__EXCERPTED TEXT__:
○ ○ ○ ○

History of Economic Thought during the Pandemic: Use of Plays to Engage Students
After the lockdown (11 March 2020), teaching activities took place online. The lectures for the second semester continued partly on Microsoft Teams. My History of Economic Thought course started on 17 February and had only around ten students in the classroom. Given the low number of students, I decided not to work on Teams, but rather to upload on the Virtual Learning Environment (we call it “Aulaweb”) one long ppx presentation every one or two weeks, in which I introduced the various authors under study.
In order to promote engagement with the material, I created various scenarios/plays in which students could “interact” with some of the economists we were studying. For example, one of these plays develops in an exclusive club in London attended by various generations of economists (time is not a problem in this club!). Economists such as Nassau William Senior, Samuel Bailey and John Stuart Mill meet in this club and discuss various topics. Students have to imagine a conversation among these authors and reply to eight questions from the authors’ point of view. Two examples:
- Question 1
We take advantage of having you all here to ask you some questions about today's social and economic situation, its prospects and the debate, real or virtual, that you have among you and with those who preceded you. The current health crisis will certainly not stop the technical progress applied to all branches of economic activity.

○ ○ ○ ○

__SET OF TASKS__:
a. From the text on teaching with plays, extract everything from "History of Economic Thought during" down to "authors under study.".
b. According to the text on teaching with plays, on what date did the History of Economic Thought course start?
c. List every economist the text on teaching with plays names as meeting in the London club.
The lines after this are separate material with no connection to the text.

○ ○ ○ ○

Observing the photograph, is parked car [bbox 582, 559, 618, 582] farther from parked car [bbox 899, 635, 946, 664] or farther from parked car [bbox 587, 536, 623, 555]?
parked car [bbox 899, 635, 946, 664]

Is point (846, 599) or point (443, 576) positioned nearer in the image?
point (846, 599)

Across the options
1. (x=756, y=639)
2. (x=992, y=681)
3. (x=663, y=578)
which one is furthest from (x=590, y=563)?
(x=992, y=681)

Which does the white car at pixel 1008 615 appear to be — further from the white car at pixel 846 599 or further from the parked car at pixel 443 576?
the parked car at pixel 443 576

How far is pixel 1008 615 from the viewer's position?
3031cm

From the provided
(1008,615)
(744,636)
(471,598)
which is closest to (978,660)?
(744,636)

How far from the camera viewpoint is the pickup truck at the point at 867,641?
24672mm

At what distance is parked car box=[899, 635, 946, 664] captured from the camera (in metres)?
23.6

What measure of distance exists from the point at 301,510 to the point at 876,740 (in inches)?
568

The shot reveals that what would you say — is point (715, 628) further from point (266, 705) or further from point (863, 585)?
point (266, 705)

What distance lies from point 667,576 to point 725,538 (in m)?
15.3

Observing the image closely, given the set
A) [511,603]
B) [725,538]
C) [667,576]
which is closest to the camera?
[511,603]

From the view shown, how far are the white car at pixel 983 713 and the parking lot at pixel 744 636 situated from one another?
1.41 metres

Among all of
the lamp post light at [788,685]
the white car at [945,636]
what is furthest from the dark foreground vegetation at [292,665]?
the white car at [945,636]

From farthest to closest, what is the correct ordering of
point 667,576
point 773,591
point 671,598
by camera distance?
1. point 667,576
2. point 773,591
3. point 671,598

○ ○ ○ ○

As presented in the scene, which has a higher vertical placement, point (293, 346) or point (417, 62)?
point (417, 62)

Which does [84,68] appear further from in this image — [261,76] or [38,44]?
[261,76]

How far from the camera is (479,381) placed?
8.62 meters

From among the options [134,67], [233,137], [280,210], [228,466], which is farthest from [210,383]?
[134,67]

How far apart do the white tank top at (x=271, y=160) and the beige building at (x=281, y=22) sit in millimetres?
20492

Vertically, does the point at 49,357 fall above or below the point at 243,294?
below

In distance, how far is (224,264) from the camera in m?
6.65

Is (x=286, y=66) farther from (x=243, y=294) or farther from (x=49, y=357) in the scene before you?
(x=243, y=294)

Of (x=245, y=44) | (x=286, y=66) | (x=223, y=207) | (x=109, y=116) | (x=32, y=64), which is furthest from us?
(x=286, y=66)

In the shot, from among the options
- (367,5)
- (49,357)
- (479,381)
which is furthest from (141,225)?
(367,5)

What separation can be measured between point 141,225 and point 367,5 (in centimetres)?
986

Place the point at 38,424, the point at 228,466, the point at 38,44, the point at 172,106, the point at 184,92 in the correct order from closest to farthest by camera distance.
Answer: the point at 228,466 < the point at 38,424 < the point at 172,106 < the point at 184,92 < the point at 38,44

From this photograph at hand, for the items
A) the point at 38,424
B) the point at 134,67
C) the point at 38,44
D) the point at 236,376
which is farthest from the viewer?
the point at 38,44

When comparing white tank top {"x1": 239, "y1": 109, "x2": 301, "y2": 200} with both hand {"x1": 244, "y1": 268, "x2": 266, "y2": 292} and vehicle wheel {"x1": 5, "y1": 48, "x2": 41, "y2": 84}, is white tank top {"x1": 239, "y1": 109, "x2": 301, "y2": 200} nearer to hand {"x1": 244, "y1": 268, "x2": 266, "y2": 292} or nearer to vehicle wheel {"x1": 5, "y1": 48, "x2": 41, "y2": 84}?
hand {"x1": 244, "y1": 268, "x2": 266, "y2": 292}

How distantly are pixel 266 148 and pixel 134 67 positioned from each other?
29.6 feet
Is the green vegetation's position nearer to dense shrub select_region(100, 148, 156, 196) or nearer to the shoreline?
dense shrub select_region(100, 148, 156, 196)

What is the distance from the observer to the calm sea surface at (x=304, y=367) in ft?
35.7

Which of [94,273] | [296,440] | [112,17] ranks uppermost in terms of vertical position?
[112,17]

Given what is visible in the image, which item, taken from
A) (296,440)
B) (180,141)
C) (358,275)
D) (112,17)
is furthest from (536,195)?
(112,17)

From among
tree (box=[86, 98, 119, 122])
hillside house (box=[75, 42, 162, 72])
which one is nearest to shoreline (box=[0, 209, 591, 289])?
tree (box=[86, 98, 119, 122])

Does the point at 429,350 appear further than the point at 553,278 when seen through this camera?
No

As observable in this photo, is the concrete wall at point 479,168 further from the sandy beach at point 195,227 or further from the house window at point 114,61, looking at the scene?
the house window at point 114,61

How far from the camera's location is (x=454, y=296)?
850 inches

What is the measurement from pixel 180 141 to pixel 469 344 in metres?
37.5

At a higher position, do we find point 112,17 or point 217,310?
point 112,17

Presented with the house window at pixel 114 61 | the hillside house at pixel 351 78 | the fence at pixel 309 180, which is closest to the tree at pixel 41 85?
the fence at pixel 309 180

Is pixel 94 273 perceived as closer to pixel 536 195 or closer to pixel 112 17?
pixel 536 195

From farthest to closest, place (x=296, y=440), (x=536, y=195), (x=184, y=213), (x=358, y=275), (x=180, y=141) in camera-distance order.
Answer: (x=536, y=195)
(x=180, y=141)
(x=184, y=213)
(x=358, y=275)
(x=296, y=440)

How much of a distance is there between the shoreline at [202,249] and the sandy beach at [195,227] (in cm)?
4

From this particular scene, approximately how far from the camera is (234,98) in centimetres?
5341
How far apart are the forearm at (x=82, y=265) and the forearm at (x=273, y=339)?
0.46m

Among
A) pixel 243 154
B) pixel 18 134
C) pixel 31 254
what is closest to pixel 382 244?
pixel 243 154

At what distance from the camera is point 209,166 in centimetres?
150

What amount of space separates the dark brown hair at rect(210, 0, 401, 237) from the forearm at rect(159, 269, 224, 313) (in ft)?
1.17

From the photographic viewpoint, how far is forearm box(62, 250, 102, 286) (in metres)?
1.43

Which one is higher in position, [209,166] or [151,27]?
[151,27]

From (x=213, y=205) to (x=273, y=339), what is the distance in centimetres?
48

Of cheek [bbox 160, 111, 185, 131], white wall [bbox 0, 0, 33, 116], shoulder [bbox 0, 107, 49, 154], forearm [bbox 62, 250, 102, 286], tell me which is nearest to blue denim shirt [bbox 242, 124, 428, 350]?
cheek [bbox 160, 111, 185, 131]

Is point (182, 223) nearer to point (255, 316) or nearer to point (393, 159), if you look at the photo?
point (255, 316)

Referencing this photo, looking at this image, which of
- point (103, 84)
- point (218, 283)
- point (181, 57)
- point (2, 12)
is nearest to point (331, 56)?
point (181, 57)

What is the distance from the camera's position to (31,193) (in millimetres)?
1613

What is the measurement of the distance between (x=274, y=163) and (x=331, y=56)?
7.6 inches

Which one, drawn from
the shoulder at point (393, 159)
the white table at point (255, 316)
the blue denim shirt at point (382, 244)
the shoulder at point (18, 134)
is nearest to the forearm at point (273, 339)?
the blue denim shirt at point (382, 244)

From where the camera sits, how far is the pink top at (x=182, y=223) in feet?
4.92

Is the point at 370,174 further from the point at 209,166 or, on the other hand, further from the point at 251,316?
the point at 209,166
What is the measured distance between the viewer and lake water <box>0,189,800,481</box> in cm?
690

○ ○ ○ ○

__SOLUTIONS PER TASK__:
a.
History of Economic Thought during the Pandemic: Use of Plays to Engage Students
After the lockdown (11 March 2020), teaching activities took place online. The lectures for the second semester continued partly on Microsoft Teams. My History of Economic Thought course started on 17 February and had only around ten students in the classroom. Given the low number of students, I decided not to work on Teams, but rather to upload on the Virtual Learning Environment (we call it “Aulaweb”) one long ppx presentation every one or two weeks, in which I introduced the various authors under study.

b. 17 February

c. Nassau William Senior, Samuel Bailey, John Stuart Mill